Greentech, a CNET blog about environmental technology.
Danielle Fanelli reports: A kilogram of beef is responsible for more greenhouse gas emissions and other pollution than driving for 3 hours while leaving all the lights on back home.
Candace Lombardi reports about where the green jobs are.
A new report from the National Research Council examines and, when possible, estimates "hidden" costs of energy production and use — such as the damage air pollution imposes on human health — that are not reflected in market prices of coal, oil, other energy sources, or the electricity and gasoline produced from them. The report estimates dollar values for several major components of these costs. The damages the committee was able to quantify were an estimated $120 billion in the U.S. in 2005, a number that reflects primarily health damages from air pollution associated with electricity generation and motor vehicle transportation. The figure does not include damages from climate change, harm to ecosystems, effects of some air pollutants such as mercury, and risks to national security, which the report examines but does not monetize.

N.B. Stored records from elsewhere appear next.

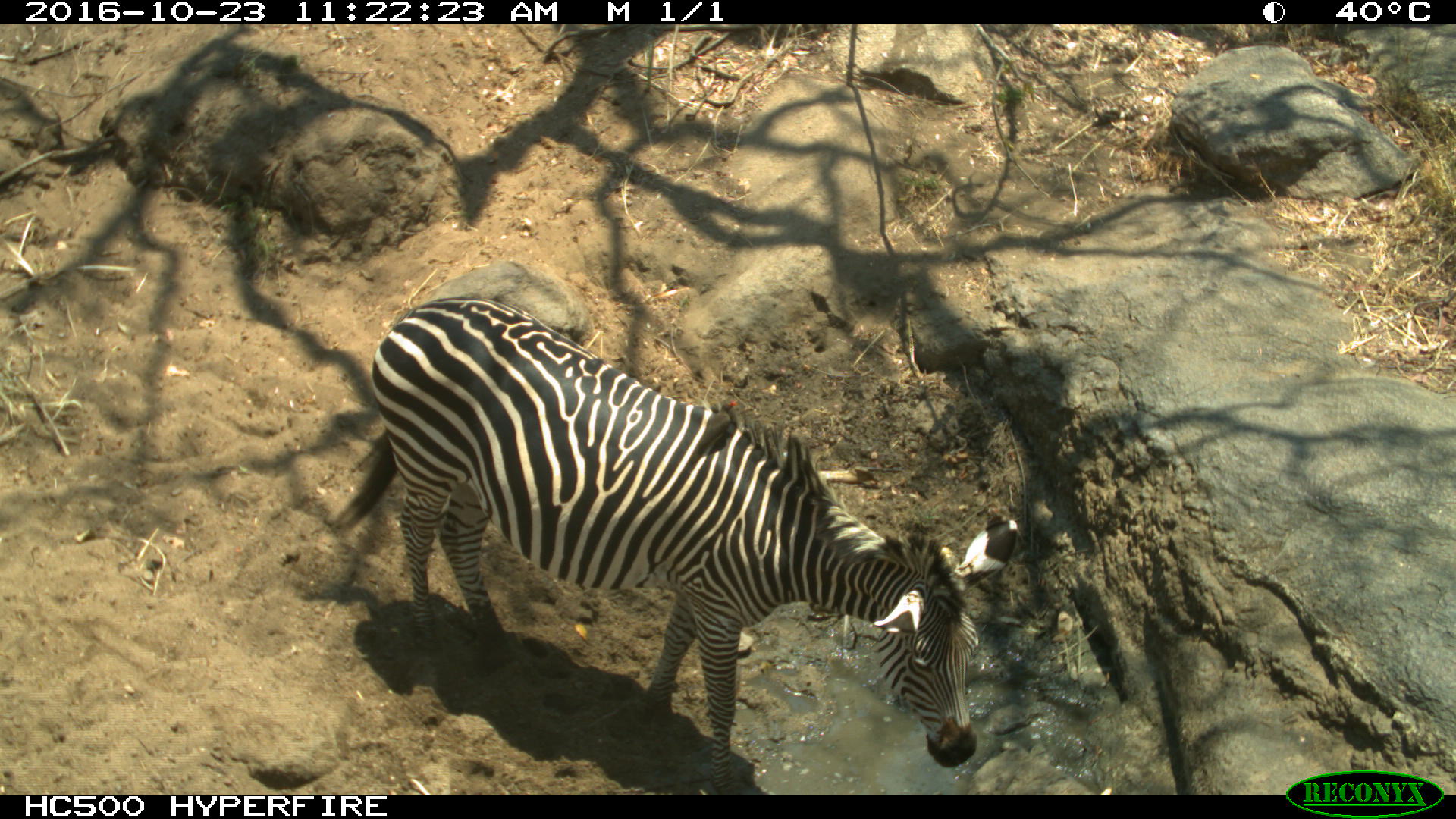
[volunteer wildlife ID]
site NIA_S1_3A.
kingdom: Animalia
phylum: Chordata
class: Mammalia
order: Perissodactyla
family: Equidae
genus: Equus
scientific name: Equus quagga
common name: plains zebra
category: zebraplains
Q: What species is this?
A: Zebraplains (plains zebra) (Equus quagga).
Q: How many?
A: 1.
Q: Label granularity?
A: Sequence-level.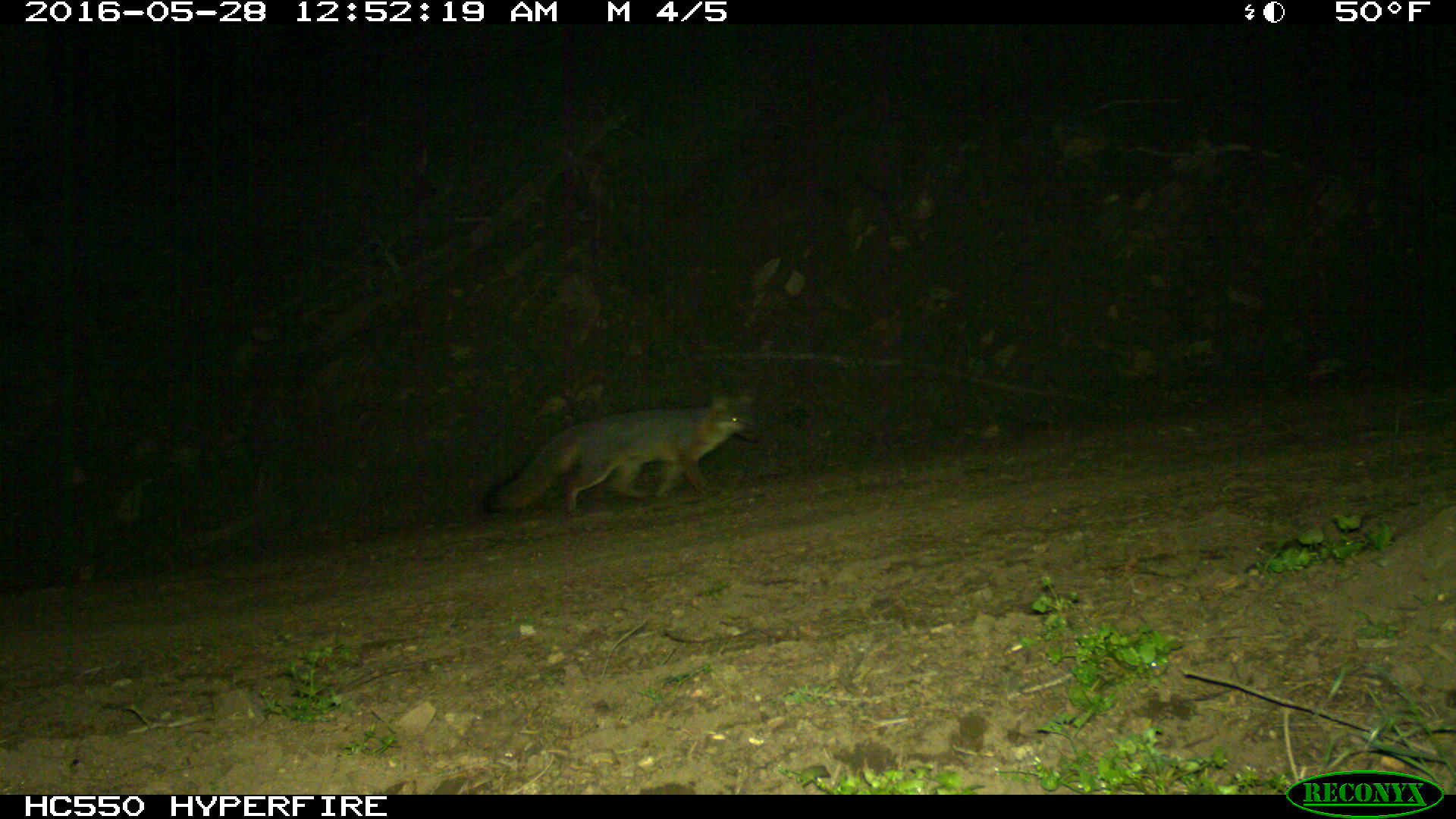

I feel compelled to defend my constant citations of Joe Romm (who is argumentative). He is uniquely qualified to understand policy issues, science issues and filters lots of climate change articles. The recent critiques he wrote about Superfreakonomics (not cited here, but easy to find) were both comprehensive and timely. I feel comfortable citing his commentary all the time because he is a stickler about accuracy, blogs often and responds quickly (and ferociously) to his critics. For a blogger, he is my hero!